America’s insatiable consumer appetite with “more time spent making money, developing wealth, acquiring possessions, and maintaining image with less and less time spent in meaningful contact with others” is resulting in a people that have become more isolated from their communities, from their families, and even from themselves. Other costs and consequences of this neoliberal era are skyrocketing rates of depression and anxiety. Mistakenly, too many patriots confuse a choice of twenty different detergent brands found down a neon-lit grocery store aisle with democracy and freedom.
Personally, the psychosomatic connection between my mind and body was made evidently clear two years ago. During that time, I suffered through an emotional breakdown of which I had never experienced before. The why of it all was relatively simple, - I had finally allowed my hardened fortress to be penetrated by the raw vulnerability that love exercises. This act alone unleashed a torrent of repressed emotion. Feelings that I had been running from and eluding my entire life hit me like a tsunami. I was so depressed that I could not enjoy the taste of the small amount of food that I was able to lift into my mouth. Excess weight, layers of fat that I had padded around myself as a defense mechanism, began dripping away.
Once the depression passed, I was overcome with a full-blown case of anxiety. I was crawling out of my own skin. I could not bear to be in an enclosed environment for a number of hours at a time. My only recourse was to run laps, forwards, backwards, and around in circles, on a grass straightaway down near the bay. One afternoon I visited a gynecologist for a regular check-up, and the pap smear returned abnormal.
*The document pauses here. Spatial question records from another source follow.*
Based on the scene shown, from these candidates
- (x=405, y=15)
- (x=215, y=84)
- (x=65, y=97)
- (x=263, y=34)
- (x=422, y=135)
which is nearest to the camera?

Typically, an abnormal pap is an indication of HPV, a virus that can lead to cervical cancer. In my case, I understood that my psychological state was wreaking havoc on my body and that it was my sole responsibility to tend to my emotional wellbeing. After months spent working on a renewed, fresh perspective, I returned to the doctor’s office. The scheduled polposcopy was not needed, as the doctor could not detect any abnormalities in a preliminary search. To this day, I recognize that if I do not nurture and tend to the daily needs of my own internal garden, that I will unintentionally grow something dark, cavernous, and potentially cancerous, - just like that same neighbor who has a malignant tumor, the size of a baseball, in her uterus.